The Local Variables view shows the parameter, register and local variables for the function in the selected stack frame. The variables for the selected GPU kernel code or inlined function expansion are shown.
The Call Stack shows the stack backtrace and inlined functions:
Each stack frame in the stack backtrace represents either the PC location of GPU kernel code, or the expansion of an inlined function. Inlined functions can be nested. The "return PC" of an inlined function is the address of the first instruction following the inline expansion, which is normally within the function containing the inlined-function expansion.
CUDA Thread IDs and Coordinate Spaces
TotalView gives host threads a positive debugger thread ID and CUDA threads a negative thread ID. In this example, the initial host thread in process "1" is labeled "1.1" and the CUDA thread is labeled "1.-1".
In TotalView, a "CUDA thread" is a CUDA kernel invocation consisting of registers and memory, as well as a "GPU focus thread".
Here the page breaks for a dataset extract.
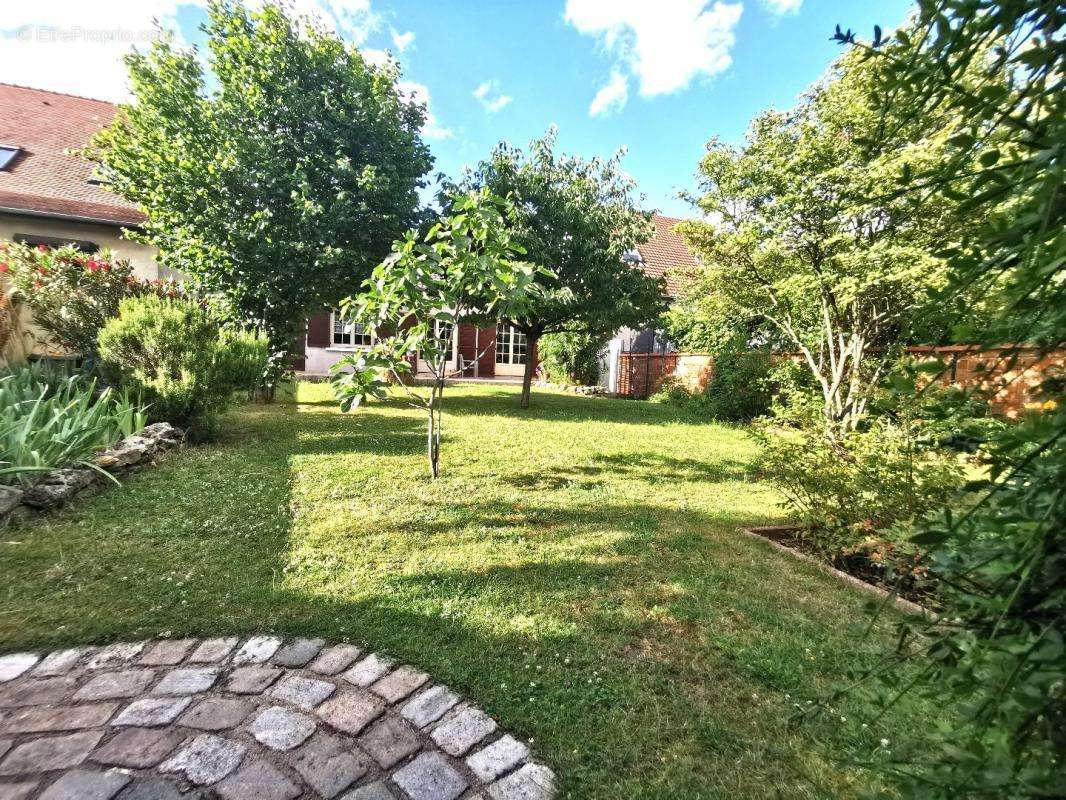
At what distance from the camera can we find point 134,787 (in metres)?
1.50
Use the "GPU focus selector" on the GPU toolbar to change the physical coordinates of the GPU focus thread:
GPU Toolbars
Two GPU toolbars display the two coordinate spaces. One is the logical coordinate space that is in CUDA terms grid and block indices: <<<(Bx,By,Bz),(Tx,Ty,Tz)>>>. The other is the physical coordinate space that is in hardware terms the device number, streaming multiprocessor (SM) number on the device, warp (WP) number on the SM, and lane (LN) number on the warp.
Any given thread has both a thread index in this 4D physical coordinate space, and a different thread index in the 6D logical coordinate space. These indices are shown in the two GPU toolbars.
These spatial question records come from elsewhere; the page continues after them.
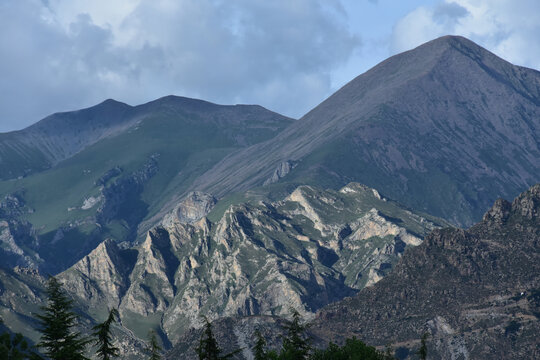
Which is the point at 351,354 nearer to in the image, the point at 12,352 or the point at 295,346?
the point at 295,346

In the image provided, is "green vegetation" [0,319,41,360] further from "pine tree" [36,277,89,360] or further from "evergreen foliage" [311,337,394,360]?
"evergreen foliage" [311,337,394,360]

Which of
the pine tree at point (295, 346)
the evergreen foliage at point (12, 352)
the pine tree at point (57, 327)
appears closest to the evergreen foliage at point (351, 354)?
the pine tree at point (295, 346)

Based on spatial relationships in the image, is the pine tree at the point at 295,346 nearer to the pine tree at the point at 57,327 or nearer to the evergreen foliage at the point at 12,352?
the pine tree at the point at 57,327

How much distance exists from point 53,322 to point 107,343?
793 cm

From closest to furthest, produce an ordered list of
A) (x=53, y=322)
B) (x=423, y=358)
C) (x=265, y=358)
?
(x=53, y=322)
(x=265, y=358)
(x=423, y=358)

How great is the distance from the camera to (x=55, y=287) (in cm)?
12256

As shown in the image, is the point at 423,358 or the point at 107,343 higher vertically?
the point at 107,343

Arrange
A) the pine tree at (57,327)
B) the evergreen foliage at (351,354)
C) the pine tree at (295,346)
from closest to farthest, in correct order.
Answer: the pine tree at (57,327)
the pine tree at (295,346)
the evergreen foliage at (351,354)

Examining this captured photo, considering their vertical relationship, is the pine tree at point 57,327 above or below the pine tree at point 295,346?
above

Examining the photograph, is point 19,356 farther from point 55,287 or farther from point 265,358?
point 265,358

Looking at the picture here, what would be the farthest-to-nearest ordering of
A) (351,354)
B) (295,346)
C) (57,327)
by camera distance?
(351,354) < (295,346) < (57,327)

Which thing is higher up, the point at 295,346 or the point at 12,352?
the point at 12,352

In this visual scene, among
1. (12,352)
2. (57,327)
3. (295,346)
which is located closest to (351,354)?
(295,346)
To view a CUDA host thread, select a thread with a positive thread ID in the Process and Threads view. To view a CUDA GPU thread, select a thread with a negative thread ID, then use the GPU thread selector on the logical toolbar to focus on a specific GPU thread. There is one GPU focus thread per CUDA thread, and changing the GPU focus thread affects all windows displaying information for a CUDA thread and all command line interface commands targeting a CUDA thread. In other words, changing the GPU focus thread can change data displayed for a CUDA thread and affect other commands, such as single-stepping.
Note that in all cases, when you select a thread, TotalView automatically switches the Source pane, Call Stack, Data View and Action Points view to match the selected thread.